PASSAGE SHOWN:
=-=-=-=-=
Richard Zhao Lawyers Ltd v Chen

Case

[2015] NZHC 3230

16 December 2015

No judgment structure available for this case.

IN THE HIGH COURT OF NEW ZEALAND AUCKLAND REGISTRY

CIV-2015-404-2086 [2015] NZHC 3230

UNDER

Part 2 of the Insolvency Act 2006 and

r 24.8 of the High Court Rules

IN THE MATTER

of the bankruptcy of Jie Ping Chen

BETWEEN

RICHARD ZHAO LAWYERS LIMITED Judgment Creditor

AND

JIE PING CHEN Judgment Debtor

Hearing: 15 December 2015

Appearances:

Mr P F Chambers for the Applicant
Mr F C Deliu for the Respondent

Judgment:

16 December 2015

JUDGMENT OF ASSOCIATE JUDGE J P DOOGUE

This judgment was delivered by me on

16.12.15 at 4.30 pm, pursuant to

Rule 11.5  of the High Court Rules.

Registrar/Deputy Registrar

Date……………

RICHARD ZHAO LAWYERS LIMITED v CHEN [2015] NZHC 3230 [16 December 2015]

[1]      The issues that fall to be considered in this case were stated by Mr Paul

Chambers, Counsel for the judgment debtor as follows:

2.        It is submitted that there are four simple matters to determine:

2.1      Service on the Judgment Debtor the Bankruptcy Notice.

2.2      Service on the Judgment Creditor, the Judgment Debtor’s

application to set aside the Bankruptcy Notice.

2.3      Whether the Judgment Debtor is unable to pay the Judgment

Creditor’s debts and is, therefore, insolvent.

2.4Whether or not, in all the circumstances, it is appropriate to set aside, or stay, the Bankruptcy Notice.

[2]      As it happens, I consider that the application can be resolved by consideration only of point 2.2 above.

[3]      The background to the application can be stated briefly.

[4]      On 26 March 2014 the judgment debtor engaged the legal services of the judgment creditor a Mr Zhao who is the principal of Richard Zhao Lawyers Limited and who assisted her with relationship property proceedings in the Family Court that were commenced in 2013.

[5]      The  judgment  debtor  was  subsequently  invoiced  $13,402.25  for  these services.   However, as was her right, instead of paying the invoice she made a complaint to the Lawyers Complaints Service of the New Zealand Law Society. That matter has yet to be concluded.

[6]      Pursuant to Clause 8 of the retainer agreement that she entered into with the judgment creditor, the property of the judgment debtor has been caveated.  By 8 May

2015 she unsuccessfully opposed a judicial review application the judgment creditor brought against her and this led to a costs award on 5 August 2015 being made against her in the amount of $4,000.
=-=-=-=-=
RECORD SET:
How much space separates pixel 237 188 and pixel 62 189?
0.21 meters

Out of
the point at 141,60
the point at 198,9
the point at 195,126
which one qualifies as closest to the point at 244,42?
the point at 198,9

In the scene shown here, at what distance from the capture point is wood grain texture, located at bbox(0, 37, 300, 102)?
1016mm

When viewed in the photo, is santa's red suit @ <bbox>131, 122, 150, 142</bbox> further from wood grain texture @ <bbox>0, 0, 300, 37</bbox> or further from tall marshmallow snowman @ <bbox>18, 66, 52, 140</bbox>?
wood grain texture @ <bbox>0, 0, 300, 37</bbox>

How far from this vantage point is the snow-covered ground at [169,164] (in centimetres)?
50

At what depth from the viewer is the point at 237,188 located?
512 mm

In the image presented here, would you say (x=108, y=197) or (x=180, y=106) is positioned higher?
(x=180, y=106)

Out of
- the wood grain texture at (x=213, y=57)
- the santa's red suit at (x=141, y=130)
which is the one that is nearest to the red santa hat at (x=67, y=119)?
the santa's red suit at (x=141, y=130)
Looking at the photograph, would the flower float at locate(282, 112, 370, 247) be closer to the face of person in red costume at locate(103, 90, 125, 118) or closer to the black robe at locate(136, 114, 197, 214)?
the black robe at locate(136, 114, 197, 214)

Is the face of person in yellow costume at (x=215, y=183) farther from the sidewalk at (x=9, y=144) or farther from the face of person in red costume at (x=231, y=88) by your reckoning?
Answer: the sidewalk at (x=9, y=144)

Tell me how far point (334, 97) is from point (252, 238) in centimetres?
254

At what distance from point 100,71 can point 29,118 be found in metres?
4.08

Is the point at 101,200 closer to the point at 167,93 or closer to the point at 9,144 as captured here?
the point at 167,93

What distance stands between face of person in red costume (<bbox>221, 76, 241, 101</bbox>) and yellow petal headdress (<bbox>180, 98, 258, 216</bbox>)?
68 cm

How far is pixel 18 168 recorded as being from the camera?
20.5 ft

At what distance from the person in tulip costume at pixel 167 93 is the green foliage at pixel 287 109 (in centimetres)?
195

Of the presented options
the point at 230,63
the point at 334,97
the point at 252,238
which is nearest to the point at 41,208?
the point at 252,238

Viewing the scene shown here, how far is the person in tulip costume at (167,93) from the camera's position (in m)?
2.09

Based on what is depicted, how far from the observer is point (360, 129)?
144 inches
=-=-=-=-=
According to the High Court judgment, how much was the judgment debtor invoiced for the legal services?

$13,402.25